概括 胶质母细胞瘤是最常见的原发性脑肿瘤，具有大量的基因组，分子和表型 异质性，但统一的结果目的地目前的标准治疗 替莫唑胺化学疗法（CRT）。鉴于疾病复发的速度和挑战 与获得肿瘤组织有关，对实时无创的临床需求未满足 评估GBM对CRT的响应能力。如前所述，大多数癌症脱落了肿瘤的衍生 分散的DNA成生物流体，包括血浆和脑脊液（CSF），以及这些无细胞的分子 可以量化为伯恩疾病的量度。该方法被称为“液体活检”，最近有了 成为癌症等疾病的突破性诊断和监测工具，并带来额外的好处 最少的侵入性。

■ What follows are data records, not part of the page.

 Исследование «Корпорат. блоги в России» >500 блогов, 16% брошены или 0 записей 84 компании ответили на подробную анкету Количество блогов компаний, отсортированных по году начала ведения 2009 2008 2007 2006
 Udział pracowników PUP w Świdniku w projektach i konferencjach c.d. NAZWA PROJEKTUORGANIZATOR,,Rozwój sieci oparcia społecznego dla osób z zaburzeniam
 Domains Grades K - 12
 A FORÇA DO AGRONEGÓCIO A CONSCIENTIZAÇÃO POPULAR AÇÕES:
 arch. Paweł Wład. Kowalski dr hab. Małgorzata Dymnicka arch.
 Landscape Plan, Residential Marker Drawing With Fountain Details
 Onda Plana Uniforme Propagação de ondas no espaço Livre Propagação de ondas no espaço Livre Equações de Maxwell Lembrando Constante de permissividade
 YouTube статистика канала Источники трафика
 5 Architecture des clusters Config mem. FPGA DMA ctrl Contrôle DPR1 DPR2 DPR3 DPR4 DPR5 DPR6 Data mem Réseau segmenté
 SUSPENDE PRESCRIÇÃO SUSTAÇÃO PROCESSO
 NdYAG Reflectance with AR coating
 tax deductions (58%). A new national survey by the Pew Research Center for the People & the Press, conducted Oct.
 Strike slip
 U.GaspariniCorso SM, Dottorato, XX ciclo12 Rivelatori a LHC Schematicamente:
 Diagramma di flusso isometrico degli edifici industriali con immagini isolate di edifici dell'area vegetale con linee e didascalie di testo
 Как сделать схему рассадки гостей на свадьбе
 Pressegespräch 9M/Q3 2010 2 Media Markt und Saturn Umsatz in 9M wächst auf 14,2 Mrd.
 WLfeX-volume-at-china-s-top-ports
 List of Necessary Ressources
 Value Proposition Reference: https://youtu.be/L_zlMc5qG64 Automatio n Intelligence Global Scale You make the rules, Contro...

通过对生物流体的采样和分析，许多有望的神经胶质瘤 生物标志物，源自血浆（CTDNA）和CSF（CSF-TDNA）（称为rtDNA）的肿瘤衍生的DNA，称为rtDNA）， 已报告是胶质瘤的诊断策略。同时，许多先前的研究已经 证明基于蛋白质的酰胺质子转移（APT）MRI可以准确识别肿瘤伯嫩和 胶质瘤中的遗传标记（例如IDH，MGMT状态）。该提案的目标是结合ctDNA和 CSF-TDNA具有APT MRI，以解决与歧视治疗效果相关的诊断挑战 从肿瘤的进展，发展一个有效且可靠的深度学习框架以进行后处理 监视。我们提出以下特定目标：（1）相关的ctDNA和CSF-TDNA水平 当监测用CRT处理的GBM时，具有基于蛋白质的APT MRI特性； （2）确定 识别GBM复发方面的RTDNA/APT指数的准确性； （3）开发变压器 使用rtDNA和mpMRI评估GBM预后的管道。这个目标的成功将有助于理解 在整个治疗过程中，RTDNA/APT的动态模式针对患有GBM的个体。如果我们 RTDNA/APT调查成功，结果将大大改善接受治疗的患者的护理 CRT和许多患者出于诊断目的进行手术。